Page images and extracted text
---

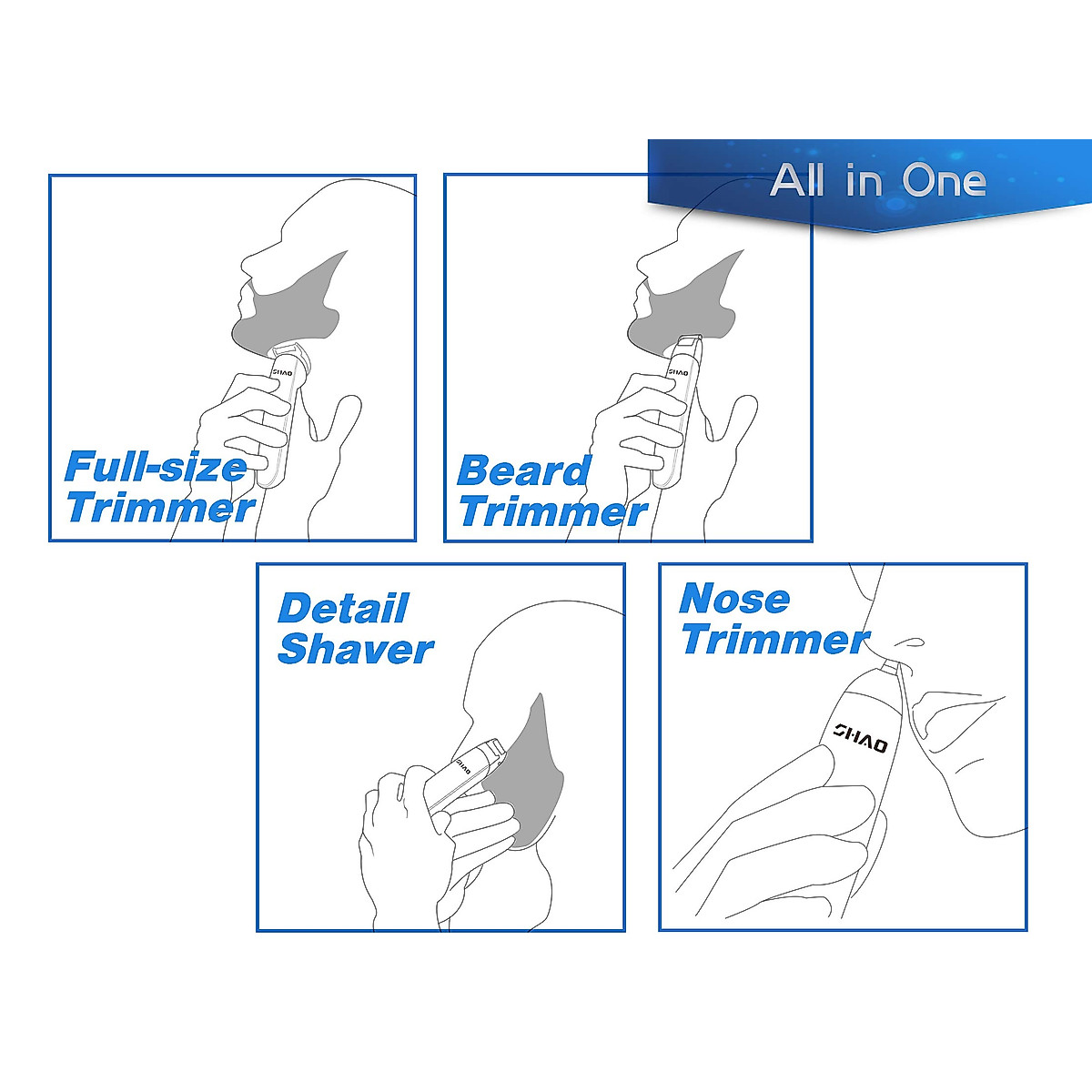 All in One

SHAO

Full-size Trimmer

SHAO

Beard Trimmer

Detail Shaver

SHAO

Nose Trimmer

SHAO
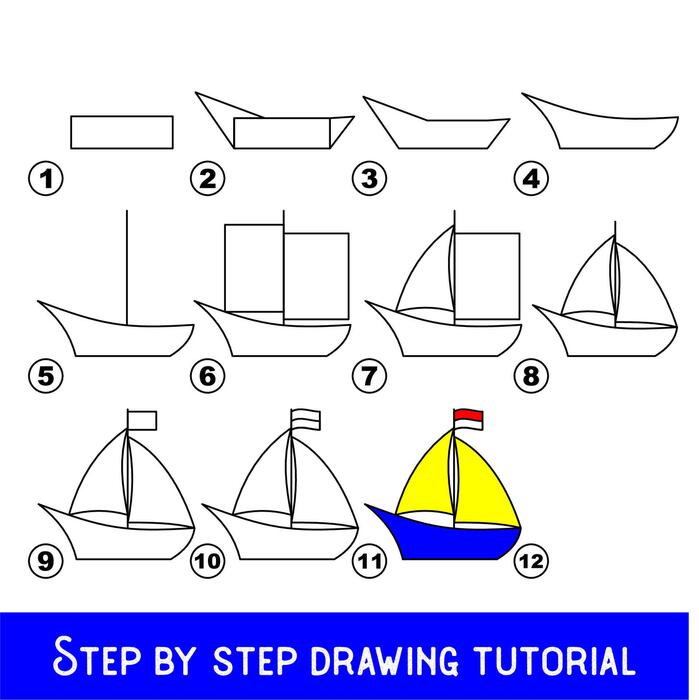 1
2
3
4
5
6
7
8
9
10
11
12

STEP BY STEP DRAWING TUTORIAL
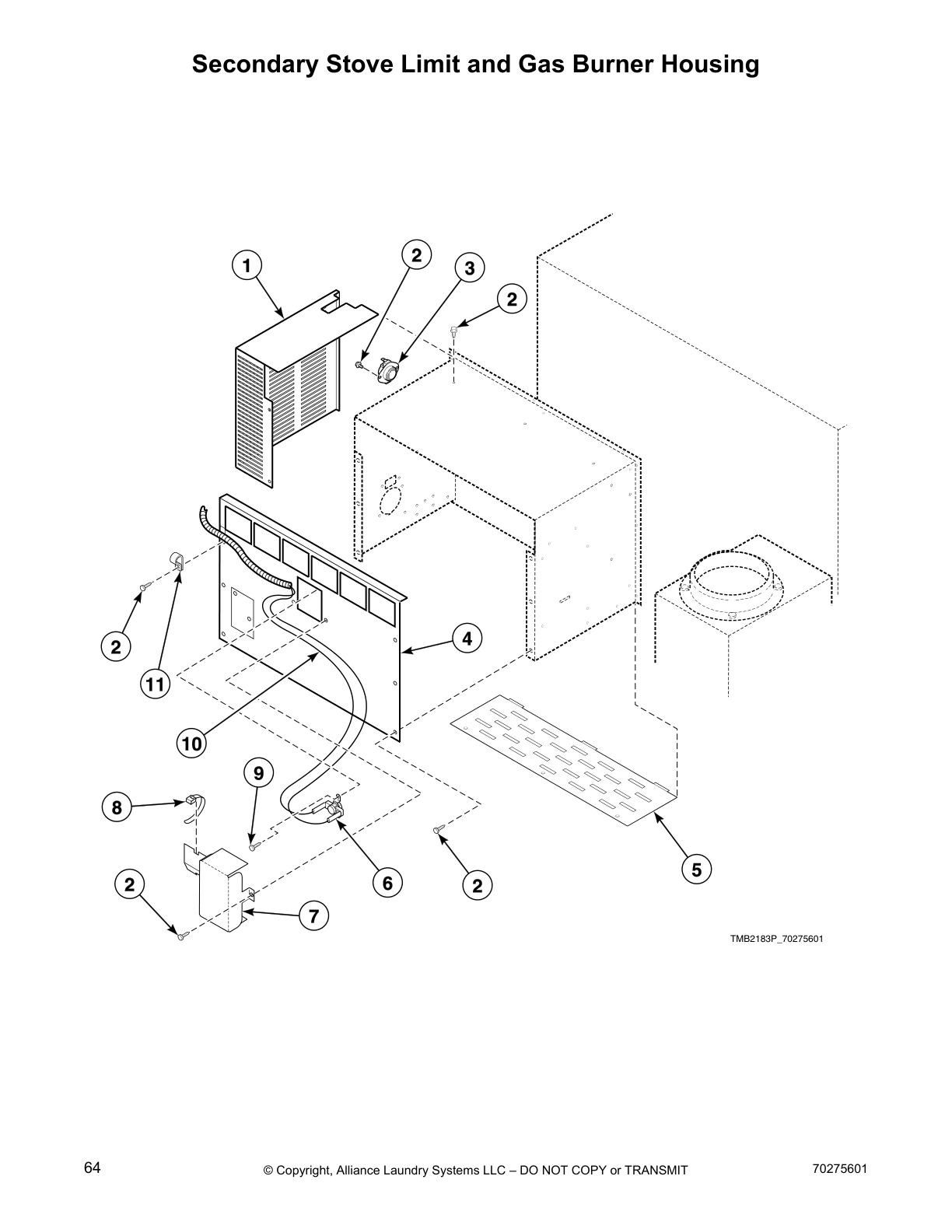 Secondary Stove Limit and Gas Burner Housing

1
2
3
2
2
11
4
10
9
8
6
2
5
2
7

TMB2183P_70275601

64

© Copyright, Alliance Laundry Systems LLC – DO NOT COPY or TRANSMIT

70275601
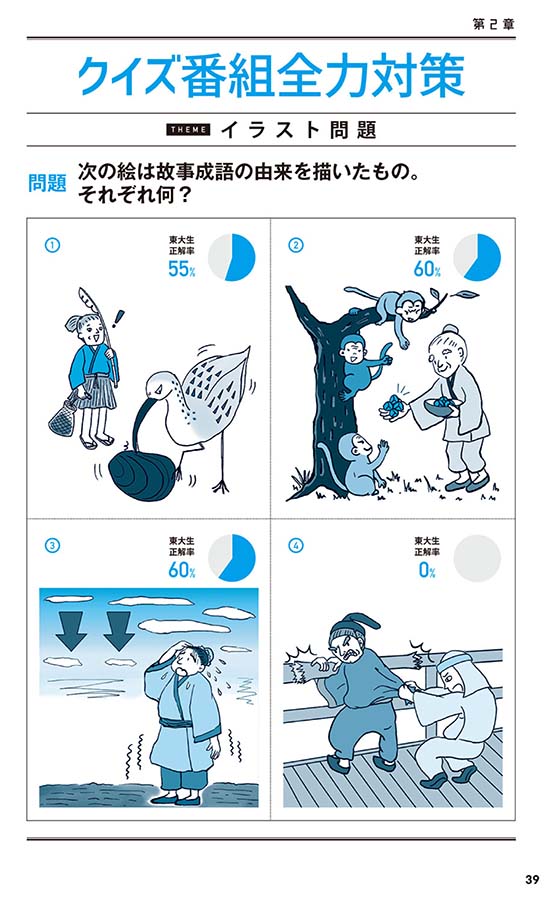 第2章

クイズ番組全力対策

THEME イラスト問題

問題 次の絵は故事成語の由来を描いたもの。それぞれ何？

①
東大生正解率
55%

②
東大生正解率
60%

③
東大生正解率
60%

④
東大生正解率
0%

39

---

TASK TO COMPLETE
The lines wanted are those from the one with "TMB2183P_70275601" to the end of the entries above, repeated exactly, both ends included. Leave out the pictures.

REPLY
TMB2183P_70275601

64

© Copyright, Alliance Laundry Systems LLC – DO NOT COPY or TRANSMIT

70275601
 第2章

クイズ番組全力対策

THEME イラスト問題

問題 次の絵は故事成語の由来を描いたもの。それぞれ何？

①
東大生正解率
55%

②
東大生正解率
60%

③
東大生正解率
60%

④
東大生正解率
0%

39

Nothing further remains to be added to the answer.